◆ WRITTEN REQUEST
Retype the material that follows, keeping every word as it is.

---

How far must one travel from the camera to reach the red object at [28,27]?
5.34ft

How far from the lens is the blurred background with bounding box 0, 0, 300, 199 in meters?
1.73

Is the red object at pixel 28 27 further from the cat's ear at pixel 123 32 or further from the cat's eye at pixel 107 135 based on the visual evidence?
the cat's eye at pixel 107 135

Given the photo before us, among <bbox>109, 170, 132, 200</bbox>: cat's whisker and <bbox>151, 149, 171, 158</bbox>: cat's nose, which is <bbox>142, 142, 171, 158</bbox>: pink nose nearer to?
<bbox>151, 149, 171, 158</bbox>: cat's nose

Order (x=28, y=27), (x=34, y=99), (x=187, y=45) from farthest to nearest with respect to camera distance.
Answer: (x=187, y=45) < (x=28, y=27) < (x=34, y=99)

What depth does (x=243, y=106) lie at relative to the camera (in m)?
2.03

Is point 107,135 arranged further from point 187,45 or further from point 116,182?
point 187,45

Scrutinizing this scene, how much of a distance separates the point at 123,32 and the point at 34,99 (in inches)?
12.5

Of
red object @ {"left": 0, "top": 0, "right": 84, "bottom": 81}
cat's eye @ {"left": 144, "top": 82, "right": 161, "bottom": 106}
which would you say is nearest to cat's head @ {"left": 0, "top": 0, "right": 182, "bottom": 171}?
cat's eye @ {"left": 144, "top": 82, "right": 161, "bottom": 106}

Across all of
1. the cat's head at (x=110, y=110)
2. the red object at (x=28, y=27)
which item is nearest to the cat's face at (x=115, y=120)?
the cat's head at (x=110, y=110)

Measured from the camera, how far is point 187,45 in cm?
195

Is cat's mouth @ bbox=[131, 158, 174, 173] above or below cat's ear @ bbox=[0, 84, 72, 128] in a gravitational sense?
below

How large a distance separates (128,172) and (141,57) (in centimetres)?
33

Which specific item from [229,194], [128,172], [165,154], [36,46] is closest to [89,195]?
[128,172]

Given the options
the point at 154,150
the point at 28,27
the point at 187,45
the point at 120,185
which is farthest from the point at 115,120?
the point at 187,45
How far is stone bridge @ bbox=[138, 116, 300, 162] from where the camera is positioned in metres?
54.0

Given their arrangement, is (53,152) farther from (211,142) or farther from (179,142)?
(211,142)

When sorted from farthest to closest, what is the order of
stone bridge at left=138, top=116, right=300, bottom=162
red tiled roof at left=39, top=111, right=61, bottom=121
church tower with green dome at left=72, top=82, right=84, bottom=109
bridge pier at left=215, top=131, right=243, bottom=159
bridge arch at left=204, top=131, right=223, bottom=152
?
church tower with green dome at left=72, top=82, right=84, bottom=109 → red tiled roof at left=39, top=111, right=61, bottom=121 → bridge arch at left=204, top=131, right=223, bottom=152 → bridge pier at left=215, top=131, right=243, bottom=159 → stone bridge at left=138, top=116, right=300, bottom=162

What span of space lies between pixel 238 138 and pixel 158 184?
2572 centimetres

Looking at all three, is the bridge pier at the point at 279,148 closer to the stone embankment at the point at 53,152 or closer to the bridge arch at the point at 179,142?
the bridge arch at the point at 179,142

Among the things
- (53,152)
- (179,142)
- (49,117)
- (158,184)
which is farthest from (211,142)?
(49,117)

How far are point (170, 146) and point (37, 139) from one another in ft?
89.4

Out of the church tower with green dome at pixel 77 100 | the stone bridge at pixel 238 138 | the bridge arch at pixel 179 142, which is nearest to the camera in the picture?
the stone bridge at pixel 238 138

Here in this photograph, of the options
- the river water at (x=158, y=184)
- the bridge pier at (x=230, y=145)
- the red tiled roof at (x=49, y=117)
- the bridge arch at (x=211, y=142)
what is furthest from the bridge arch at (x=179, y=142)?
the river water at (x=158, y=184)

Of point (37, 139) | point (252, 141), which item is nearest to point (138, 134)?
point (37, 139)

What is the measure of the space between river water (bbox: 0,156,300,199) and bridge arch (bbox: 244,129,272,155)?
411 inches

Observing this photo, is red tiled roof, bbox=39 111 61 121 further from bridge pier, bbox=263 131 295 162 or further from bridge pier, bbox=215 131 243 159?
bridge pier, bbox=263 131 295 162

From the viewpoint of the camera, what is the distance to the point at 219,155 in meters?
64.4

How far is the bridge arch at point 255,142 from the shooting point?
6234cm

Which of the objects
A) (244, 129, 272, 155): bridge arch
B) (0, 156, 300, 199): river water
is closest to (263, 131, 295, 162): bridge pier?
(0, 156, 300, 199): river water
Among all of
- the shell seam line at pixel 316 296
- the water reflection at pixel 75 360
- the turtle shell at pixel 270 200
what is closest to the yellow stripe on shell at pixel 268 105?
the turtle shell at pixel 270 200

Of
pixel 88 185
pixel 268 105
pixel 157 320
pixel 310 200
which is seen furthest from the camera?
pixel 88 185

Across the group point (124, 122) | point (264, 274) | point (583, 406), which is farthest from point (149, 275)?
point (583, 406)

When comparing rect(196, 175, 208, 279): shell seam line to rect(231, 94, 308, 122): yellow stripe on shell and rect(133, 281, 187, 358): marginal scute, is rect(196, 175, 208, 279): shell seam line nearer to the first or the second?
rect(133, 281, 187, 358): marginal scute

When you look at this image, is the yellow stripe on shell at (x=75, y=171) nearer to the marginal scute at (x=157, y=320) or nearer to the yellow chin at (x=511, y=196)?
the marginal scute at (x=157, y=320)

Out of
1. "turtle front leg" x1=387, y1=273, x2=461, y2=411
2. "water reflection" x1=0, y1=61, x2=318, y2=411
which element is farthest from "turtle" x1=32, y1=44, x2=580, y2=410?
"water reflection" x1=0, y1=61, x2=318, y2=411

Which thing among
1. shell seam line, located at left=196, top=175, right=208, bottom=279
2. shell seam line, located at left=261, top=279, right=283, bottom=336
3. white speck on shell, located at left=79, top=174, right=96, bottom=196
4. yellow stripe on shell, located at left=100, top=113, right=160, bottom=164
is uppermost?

---

◆ RESPONSE
How far must one travel from the camera to reach the red object at [28,27]?
5.34ft

How far from the lens is the blurred background with bounding box 0, 0, 300, 199 in meters?
1.73

Is the red object at pixel 28 27 further from the cat's ear at pixel 123 32 or further from the cat's eye at pixel 107 135 based on the visual evidence?
the cat's eye at pixel 107 135

Given the photo before us, among <bbox>109, 170, 132, 200</bbox>: cat's whisker and <bbox>151, 149, 171, 158</bbox>: cat's nose, which is <bbox>142, 142, 171, 158</bbox>: pink nose nearer to?
<bbox>151, 149, 171, 158</bbox>: cat's nose

Order (x=28, y=27), (x=34, y=99), (x=187, y=45) from farthest to nearest with respect to camera distance.
Answer: (x=187, y=45) < (x=28, y=27) < (x=34, y=99)

What depth does (x=243, y=106) lie at relative to the camera (in m)?
2.03

Is point 107,135 arranged further from point 187,45 or further from point 116,182?
point 187,45

Scrutinizing this scene, how much of a distance separates the point at 123,32 and the point at 34,99 (in inches)?
12.5

Of
red object @ {"left": 0, "top": 0, "right": 84, "bottom": 81}
cat's eye @ {"left": 144, "top": 82, "right": 161, "bottom": 106}
which would you say is nearest to cat's head @ {"left": 0, "top": 0, "right": 182, "bottom": 171}?
cat's eye @ {"left": 144, "top": 82, "right": 161, "bottom": 106}

Across all of
1. the cat's head at (x=110, y=110)
2. the red object at (x=28, y=27)
which item is nearest to the cat's face at (x=115, y=120)?
the cat's head at (x=110, y=110)

Measured from the camera, how far is point 187,45 in cm?
195

Is cat's mouth @ bbox=[131, 158, 174, 173] above or below cat's ear @ bbox=[0, 84, 72, 128] in a gravitational sense?
below

How large a distance separates (128,172) and (141,57) (in centimetres)?
33

Which specific item from [229,194], [128,172], [165,154], [36,46] is closest to [89,195]?
[128,172]

Given the options
the point at 154,150
the point at 28,27
the point at 187,45
the point at 120,185
which is farthest from the point at 115,120?
the point at 187,45
How far is stone bridge @ bbox=[138, 116, 300, 162] from where the camera is positioned in metres?
54.0

Given their arrangement, is (53,152) farther from (211,142) or farther from (179,142)?
(211,142)

When sorted from farthest to closest, what is the order of
stone bridge at left=138, top=116, right=300, bottom=162
red tiled roof at left=39, top=111, right=61, bottom=121
church tower with green dome at left=72, top=82, right=84, bottom=109
bridge pier at left=215, top=131, right=243, bottom=159
bridge arch at left=204, top=131, right=223, bottom=152
?
church tower with green dome at left=72, top=82, right=84, bottom=109 → red tiled roof at left=39, top=111, right=61, bottom=121 → bridge arch at left=204, top=131, right=223, bottom=152 → bridge pier at left=215, top=131, right=243, bottom=159 → stone bridge at left=138, top=116, right=300, bottom=162

What span of space lies between pixel 238 138 and pixel 158 184?
2572 centimetres

Looking at all three, is the bridge pier at the point at 279,148 closer to the stone embankment at the point at 53,152 or closer to the bridge arch at the point at 179,142?
the bridge arch at the point at 179,142

Among the things
- (53,152)
- (179,142)
- (49,117)
- (158,184)
which is farthest from (211,142)?
(49,117)

How far are point (170, 146) and point (37, 139) from one another in ft?
89.4

Out of the church tower with green dome at pixel 77 100 | the stone bridge at pixel 238 138 | the bridge arch at pixel 179 142, which is nearest to the camera in the picture?
the stone bridge at pixel 238 138

Here in this photograph, of the options
- the river water at (x=158, y=184)
- the bridge pier at (x=230, y=145)
- the red tiled roof at (x=49, y=117)
- the bridge arch at (x=211, y=142)
what is furthest from the bridge arch at (x=179, y=142)?
the river water at (x=158, y=184)

Of point (37, 139) | point (252, 141), which item is nearest to point (138, 134)?
point (37, 139)

What is the measure of the space between river water (bbox: 0,156,300,199) and bridge arch (bbox: 244,129,272,155)?
411 inches

Observing this photo, is red tiled roof, bbox=39 111 61 121 further from bridge pier, bbox=263 131 295 162 or further from bridge pier, bbox=215 131 243 159?
bridge pier, bbox=263 131 295 162

From the viewpoint of the camera, what is the distance to the point at 219,155 in meters?
64.4

How far is the bridge arch at point 255,142 from the shooting point?
6234cm

Which of the objects
A) (244, 129, 272, 155): bridge arch
B) (0, 156, 300, 199): river water
is closest to (263, 131, 295, 162): bridge pier?
(0, 156, 300, 199): river water
Among all of
- the shell seam line at pixel 316 296
- the water reflection at pixel 75 360
- the turtle shell at pixel 270 200
what is closest to the yellow stripe on shell at pixel 268 105?
the turtle shell at pixel 270 200

Of
pixel 88 185
pixel 268 105
pixel 157 320
pixel 310 200
which is seen furthest from the camera?
pixel 88 185

Across the group point (124, 122) | point (264, 274) | point (583, 406), which is farthest from point (149, 275)?
point (583, 406)

When comparing rect(196, 175, 208, 279): shell seam line to rect(231, 94, 308, 122): yellow stripe on shell and rect(133, 281, 187, 358): marginal scute, is rect(196, 175, 208, 279): shell seam line nearer to the first or the second?
rect(133, 281, 187, 358): marginal scute

When you look at this image, is the yellow stripe on shell at (x=75, y=171) nearer to the marginal scute at (x=157, y=320) or nearer to the yellow chin at (x=511, y=196)?
the marginal scute at (x=157, y=320)

Out of
1. "turtle front leg" x1=387, y1=273, x2=461, y2=411
2. "water reflection" x1=0, y1=61, x2=318, y2=411
which element is farthest from "turtle" x1=32, y1=44, x2=580, y2=410?
"water reflection" x1=0, y1=61, x2=318, y2=411

Which thing among
1. shell seam line, located at left=196, top=175, right=208, bottom=279
2. shell seam line, located at left=261, top=279, right=283, bottom=336
3. white speck on shell, located at left=79, top=174, right=96, bottom=196
4. yellow stripe on shell, located at left=100, top=113, right=160, bottom=164
is uppermost?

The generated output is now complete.